▶ [Available data]:

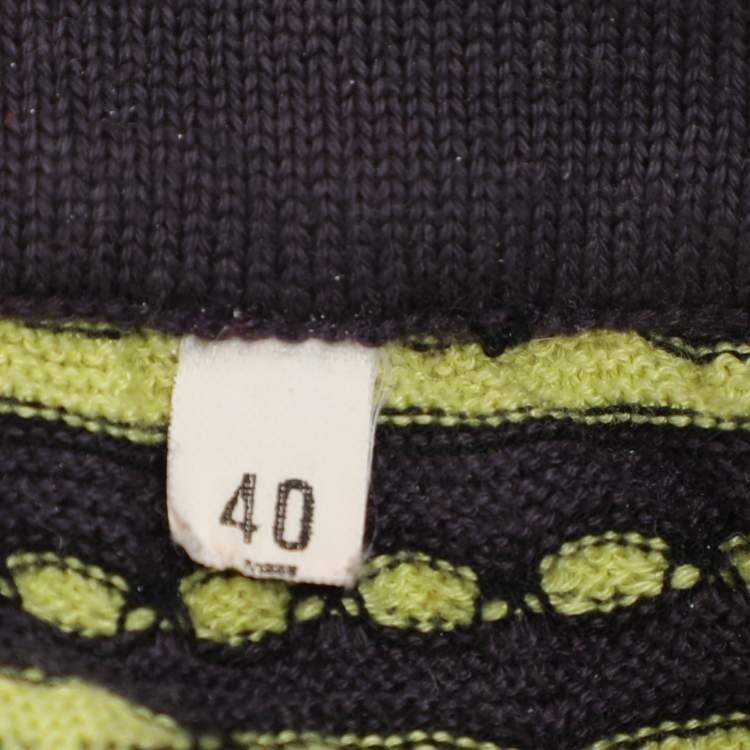 Pre Owned M Missoni Multicolor Knit Trouser S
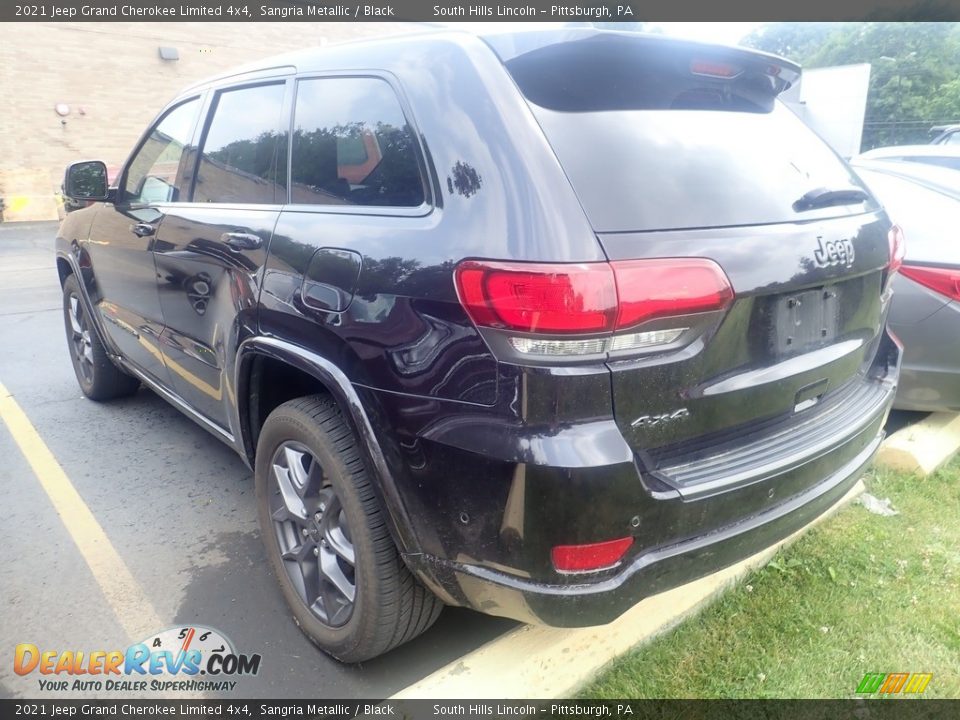 2021 Jeep Grand Cherokee Limited 4x4 Sangria Metallic / Black Photo #2
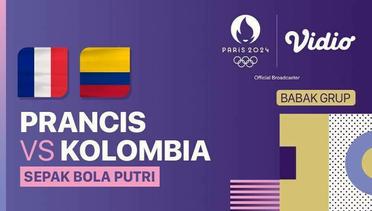 Prancis vs Kolombia - Sepak Bola Putri - Full Match | Olympic Games Paris 2024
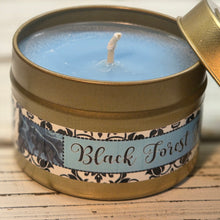 Load image into Gallery viewer, Handmade Natural Beauty - Soy Candle Tin – “Black Forest Frost”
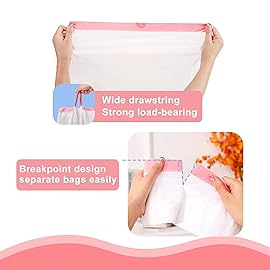 Small Trash Bag 4 Gallon Drawstring Garbage Bags For Small Trash Cans 2-4 Gallon, Office kitchen Bathroom, Thickened Stretchy (100 Count)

▶ [Problem details]:
Transcribe the text of all five records above word for word, leaving the pictures out of your answer.

▶ [Written answer]:
 Pre Owned M Missoni Multicolor Knit Trouser S
 2021 Jeep Grand Cherokee Limited 4x4 Sangria Metallic / Black Photo #2
 Prancis vs Kolombia - Sepak Bola Putri - Full Match | Olympic Games Paris 2024
 Load image into Gallery viewer, Handmade Natural Beauty - Soy Candle Tin – “Black Forest Frost”
 Small Trash Bag 4 Gallon Drawstring Garbage Bags For Small Trash Cans 2-4 Gallon, Office kitchen Bathroom, Thickened Stretchy (100 Count)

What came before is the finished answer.